ЭССЕ XII. О СОСТАВЛЕНИИ ЗАВЕЩАНИЙ

Мало что показывает человеческий характер в более нелепом свете, чем обстоятельство составления завещания. Это последняя возможность, которую мы имеем для проявления естественной извращенности характера, и мы заботимся о том, чтобы хорошо ею воспользоваться. Мы бережем ее с ревностью, откладываем как можно дольше, а затем используем все меры предосторожности, чтобы мир не получил никакой выгоды от нашей смерти. Этот последний акт нашей жизни редко противоречит прежнему течению ее в плане глупости, каприза и бессмысленной злобы. Все, о чем мы, кажется, думаем, — это устроить дела так (при сведении счетов с теми, кто настолько невоспитан, что пережил нас), чтобы сделать как можно меньше добра и как можно больше досадить и разочаровать как можно больше людей.

Многие люди имеют суеверие по поводу составления своего последнего завещания и думают, что когда все готово, подписано и скреплено печатью, не остается ничего, что могло бы задержать их отход.
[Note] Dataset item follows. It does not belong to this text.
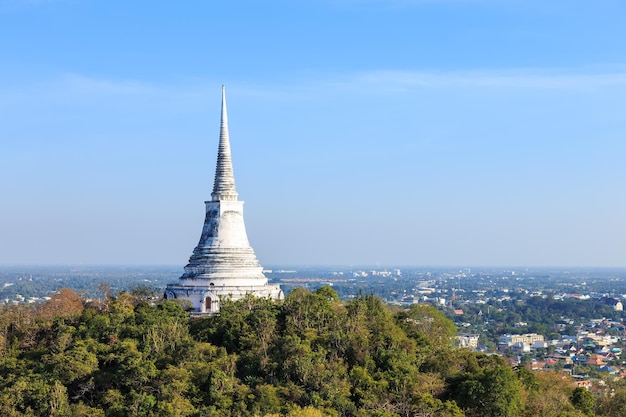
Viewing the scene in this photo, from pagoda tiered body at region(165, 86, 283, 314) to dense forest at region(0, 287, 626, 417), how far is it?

Я слышал об одном случае, когда человек, имея такое чувство в уме и будучи замучен просьбами составить завещание окружающими, действительно заболел от чистого опасения и подумал, что собирается умереть всерьез, но, исполнив документ накануне вечером, проснулся к своему великому удивлению на следующее утро и обнаружил, что он так же здоров, как и всегда.(1)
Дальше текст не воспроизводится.